Will Upcoming Elections Bring Any Change to the Palestinian People?
Early January, Palestinian President Mahmoud Abbas issued a decree announcing parliamentary and presidential elections, making it the first Palestinian vote in 15 years. Scheduled to be held in May and July in the West Bank and Gaza strip, these elections appear as a strong signal to the international community that the Palestinian Authority is speeding up its democratic transition. But some remain sceptical as to what this vote will really achieve. We asked Dr. Alaa Tartir, Palestinian researcher, his view on this decision and on the possible outcome.
The Palestinian President Mahmoud Abbas has announced the first parliamentary and presidential elections for the Palestinian Authority in May and July in 15 years.

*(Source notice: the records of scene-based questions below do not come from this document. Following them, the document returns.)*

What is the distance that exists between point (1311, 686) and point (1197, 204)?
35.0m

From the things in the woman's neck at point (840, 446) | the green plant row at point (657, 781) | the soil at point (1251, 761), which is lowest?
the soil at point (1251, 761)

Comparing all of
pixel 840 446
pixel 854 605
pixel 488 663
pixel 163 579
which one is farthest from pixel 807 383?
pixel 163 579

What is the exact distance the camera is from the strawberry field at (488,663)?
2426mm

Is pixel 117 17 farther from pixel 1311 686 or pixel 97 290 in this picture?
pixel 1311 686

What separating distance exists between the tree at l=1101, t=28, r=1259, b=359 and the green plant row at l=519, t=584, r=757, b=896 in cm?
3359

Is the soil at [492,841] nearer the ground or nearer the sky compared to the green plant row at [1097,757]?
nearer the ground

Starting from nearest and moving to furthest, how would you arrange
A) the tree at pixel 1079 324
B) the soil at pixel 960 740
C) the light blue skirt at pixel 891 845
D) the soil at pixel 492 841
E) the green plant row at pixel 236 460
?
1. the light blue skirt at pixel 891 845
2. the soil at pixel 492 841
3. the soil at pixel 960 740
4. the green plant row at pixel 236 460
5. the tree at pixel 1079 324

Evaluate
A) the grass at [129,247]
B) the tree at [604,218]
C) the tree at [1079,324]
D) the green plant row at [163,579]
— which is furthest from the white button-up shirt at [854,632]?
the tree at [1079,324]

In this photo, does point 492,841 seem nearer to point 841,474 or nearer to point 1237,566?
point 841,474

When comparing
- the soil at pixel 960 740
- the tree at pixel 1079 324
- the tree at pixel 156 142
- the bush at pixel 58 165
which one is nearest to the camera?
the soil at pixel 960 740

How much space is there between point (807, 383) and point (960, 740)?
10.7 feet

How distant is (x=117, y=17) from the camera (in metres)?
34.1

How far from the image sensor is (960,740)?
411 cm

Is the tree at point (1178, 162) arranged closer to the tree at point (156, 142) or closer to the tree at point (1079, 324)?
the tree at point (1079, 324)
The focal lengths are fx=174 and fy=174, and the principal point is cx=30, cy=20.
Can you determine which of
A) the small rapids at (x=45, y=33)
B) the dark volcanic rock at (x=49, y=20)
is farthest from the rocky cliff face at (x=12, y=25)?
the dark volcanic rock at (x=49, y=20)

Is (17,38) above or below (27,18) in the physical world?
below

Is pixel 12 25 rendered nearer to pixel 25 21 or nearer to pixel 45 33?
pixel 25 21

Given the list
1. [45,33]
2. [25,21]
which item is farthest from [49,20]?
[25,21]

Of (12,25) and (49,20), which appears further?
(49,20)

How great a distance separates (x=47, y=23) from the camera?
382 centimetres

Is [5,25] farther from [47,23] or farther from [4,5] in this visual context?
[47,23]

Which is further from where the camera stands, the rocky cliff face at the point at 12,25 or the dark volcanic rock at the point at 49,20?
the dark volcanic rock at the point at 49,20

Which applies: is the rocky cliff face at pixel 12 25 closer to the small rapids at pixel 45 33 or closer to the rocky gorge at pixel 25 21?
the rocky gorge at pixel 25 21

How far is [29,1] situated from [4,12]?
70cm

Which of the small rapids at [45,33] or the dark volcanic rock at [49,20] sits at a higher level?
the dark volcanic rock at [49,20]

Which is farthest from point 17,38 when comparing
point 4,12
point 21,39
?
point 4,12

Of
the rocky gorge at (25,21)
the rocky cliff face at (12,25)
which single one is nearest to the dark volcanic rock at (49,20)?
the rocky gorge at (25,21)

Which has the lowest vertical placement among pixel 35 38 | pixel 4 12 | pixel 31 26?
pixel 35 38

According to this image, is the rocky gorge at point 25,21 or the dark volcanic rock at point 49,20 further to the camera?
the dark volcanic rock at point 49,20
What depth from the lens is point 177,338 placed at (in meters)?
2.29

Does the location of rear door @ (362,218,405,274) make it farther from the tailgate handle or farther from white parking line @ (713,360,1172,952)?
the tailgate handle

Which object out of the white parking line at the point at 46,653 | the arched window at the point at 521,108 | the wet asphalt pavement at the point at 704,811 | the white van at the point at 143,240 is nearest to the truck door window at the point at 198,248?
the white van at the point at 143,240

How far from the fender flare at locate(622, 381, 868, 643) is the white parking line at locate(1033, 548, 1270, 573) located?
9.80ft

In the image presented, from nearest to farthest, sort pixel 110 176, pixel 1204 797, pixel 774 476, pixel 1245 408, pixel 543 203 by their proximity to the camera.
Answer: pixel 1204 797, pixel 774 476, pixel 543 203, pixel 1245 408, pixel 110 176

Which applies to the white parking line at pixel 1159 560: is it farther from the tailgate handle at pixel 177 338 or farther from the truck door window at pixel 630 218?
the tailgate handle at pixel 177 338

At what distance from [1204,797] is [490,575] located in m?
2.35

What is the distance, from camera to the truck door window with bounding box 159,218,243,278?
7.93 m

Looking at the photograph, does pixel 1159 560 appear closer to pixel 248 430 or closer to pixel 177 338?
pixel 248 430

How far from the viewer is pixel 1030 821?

What is behind this decision?
I wish I could say that the legislative and presidential elections announcement is due to home-grown, local, people-driven reasons, but in reality, it is far from that. I wish I could say it is due to popular demand and public pressure, or for the purpose of reforming the political system or reinventing the existing styles of governance, or even to renew the political leadership. I wish I could say it is a result of a long and complex process of democratization that elections will be "crowning". I wish I could say it is due to the outcomes and consequences of effective accountability mechanisms, or for the purpose of reviving dysfunctional organizational structures like the ones of the Palestine Liberation Organization (PLO). I wish I could say it is due to a serious workshop that aims to convene a comprehensive meaningful national dialogue that revisits the Palestinian political program and adopts a forward-looking strategy and concrete action plan to realise rights and freedom.
None of the above-mentioned elements are reasons behind the intention to hold elections in the occupied West Bank and Gaza Strip later this year. The decision to hold elections is largely due to external - both international and regional - pressure and conditionality. The political leadership of the Palestinian Authority (PA) - and implicitly the leadership of Hamas - wanted to send a clear message to the new US administration that they are "ready for business", they are ready to return to the "old normal", and they are ready to receive the US financial "aid". They also wanted to send a clear sign to the Biden administration that they are happy to return to the "negotiation table", and by holding the elections, they think they are pre-empting the Israeli accusation that Palestinians are divided and fragmented to "negotiate meaningfully". This "internationally pleasing paradigm" is not a new practice as far as the PA leadership is concerned, in fact it is the dominant practice even though it has been detrimental to the Palestinian people and their struggle for freedom, equality, and self-determination.
But beyond the pressure to please the Biden administration, the PA leadership is also under strong pressure from the donor community (especially the Europeans) to "renew their democratic mandate". However, donors are only interested in "nominal democracy", and they are interested in seeing "the Palestinians going to the ballot box", as one senior European diplomat told me, adding "we understand this is not real democracy, but it is better than nothing, and we are here to support".